We’ve been talking to some of the larger deployments we know about, and we’ve had a few reach out to us, and it’s not a huge number, and they’ve mostly read this thread.
It’s been around 7 months since we started the discussion around limits, and it seems that outside a very small handful of admins for extremely large deployments (@bbodenmiller @ThiefMaster @Chostakovitch), there doesn’t seem to be a lot of controversy.
That said, I do really appreciate everyone’s input and perspectives, and I learn a lot from the discussions, and they certainly do impact our thinking.
So to continue:
But in that case, why isn’t a warning banner for administrators enough ? You gave the example where “the original admin had left […] the new admin wasn’t aware of the scaling guidelines”. Well, that is the purpose of warnings: to prevent this kind of problems, make information available and to point to the appropriate documentation (hardware, pricing, whatever).
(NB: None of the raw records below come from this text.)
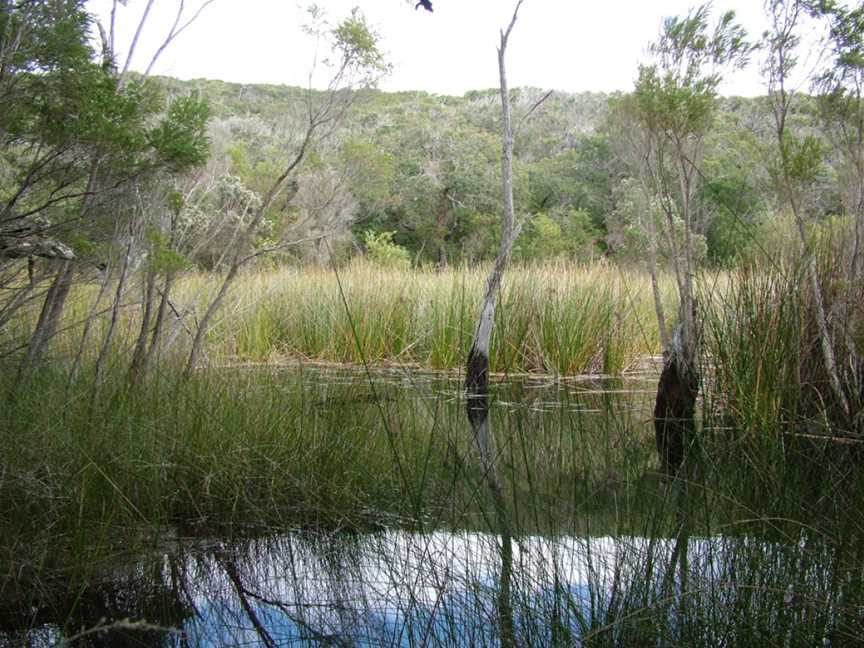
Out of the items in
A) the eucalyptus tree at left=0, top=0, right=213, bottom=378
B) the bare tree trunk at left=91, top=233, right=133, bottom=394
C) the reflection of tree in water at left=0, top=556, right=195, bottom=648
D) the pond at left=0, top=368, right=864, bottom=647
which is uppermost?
the eucalyptus tree at left=0, top=0, right=213, bottom=378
No sysadmin would ever deliberately let their instance become slow and unusable . Don’t you think so ? Generally speaking, in the open source world, programs warn people, but always provide a way to bypass the warning if people know what they’re doing (think
rm -rf --no-preserve-root /
).
If the first admin turns off warnings, there’s much more risk the replacement admin won’t see the warnings and be alerted to scale limitations in the original deployment.
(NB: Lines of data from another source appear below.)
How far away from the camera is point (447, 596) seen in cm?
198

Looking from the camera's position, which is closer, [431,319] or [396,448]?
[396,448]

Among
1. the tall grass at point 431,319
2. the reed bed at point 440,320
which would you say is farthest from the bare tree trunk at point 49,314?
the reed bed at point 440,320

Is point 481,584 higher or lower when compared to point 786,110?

Hence the warnings for the edition that Mattermost, Inc. compiles has warnings at 5,000 users that can’t be dismissed. Also, a safety limit/hard limit at 11,000 users seems pretty non-controversial for a Mattermost Team Edition offering designed for 50 users.
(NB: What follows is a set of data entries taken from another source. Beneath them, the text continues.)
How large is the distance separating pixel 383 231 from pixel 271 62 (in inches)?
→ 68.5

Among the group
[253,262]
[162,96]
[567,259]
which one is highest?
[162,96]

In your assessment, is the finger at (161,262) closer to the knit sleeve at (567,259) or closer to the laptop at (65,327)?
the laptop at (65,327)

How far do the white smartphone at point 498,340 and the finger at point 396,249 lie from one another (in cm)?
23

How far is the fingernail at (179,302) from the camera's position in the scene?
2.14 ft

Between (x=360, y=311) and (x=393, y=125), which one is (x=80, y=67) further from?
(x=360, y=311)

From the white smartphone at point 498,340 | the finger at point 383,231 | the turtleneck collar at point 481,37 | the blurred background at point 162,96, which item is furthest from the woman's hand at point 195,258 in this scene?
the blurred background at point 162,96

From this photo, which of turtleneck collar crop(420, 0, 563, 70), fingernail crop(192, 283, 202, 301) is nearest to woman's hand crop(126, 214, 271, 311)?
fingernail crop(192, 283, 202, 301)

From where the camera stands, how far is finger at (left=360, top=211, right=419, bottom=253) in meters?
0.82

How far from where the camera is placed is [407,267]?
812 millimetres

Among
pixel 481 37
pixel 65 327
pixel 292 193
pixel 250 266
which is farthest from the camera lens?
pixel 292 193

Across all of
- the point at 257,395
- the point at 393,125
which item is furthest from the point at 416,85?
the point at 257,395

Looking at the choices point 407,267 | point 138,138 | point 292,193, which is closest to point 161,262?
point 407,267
Anyone else looking for limit-free builds can check there : Index of /projects/mattermost/
First, really appreciate Framasoft for offering the fork, as it solves a lot of problems discussed in this thread.
Just one minor note–typically when an open source project is forked it’ll be renamed so there’s no confusion (e.g. OpenSearch vs. Elasticsearch, Jenkins vs. Hudson, etc.). Also, “Mattermost” is trademarked, and the trademark of the name of an open source project is typically the only IP that’s protected.
Does Framasoft have a roadmap to change the name of the fork, so the IP would then be clean?
Ultimately, we added safety limits to protect the Mattermost brand. A fork without limits, that removes the Mattermost brand may be a way to meet both the brand issues and the broader community needs.
PS: Speaking about brand, wondering if there was any feedback from this group about the “Free Edition” label design that was proposed a while ago in forums?
This was another effort to protect Mattermost brand, and reducing confusion with end users about our free offering vs. paid offering.
While the forums have been quiet on the new label, I’ve talked to some admins running the free version and there’s a little bit of wincing to put “Free Edition” so front and center (though they appreciate why it’s needed). One idea on iteration was to have the label show only after a certain level of scale was reached so that low scale deployments (e.g. small gamer groups/hobbyists) wouldn’t see the label, but if it was used in a scaled context the label would appear.
The counter argument to this behavior is that generally infrastructure people don’t like to have things change on them, so just having it static from the start is the better design. Open to any feedback or opinions here.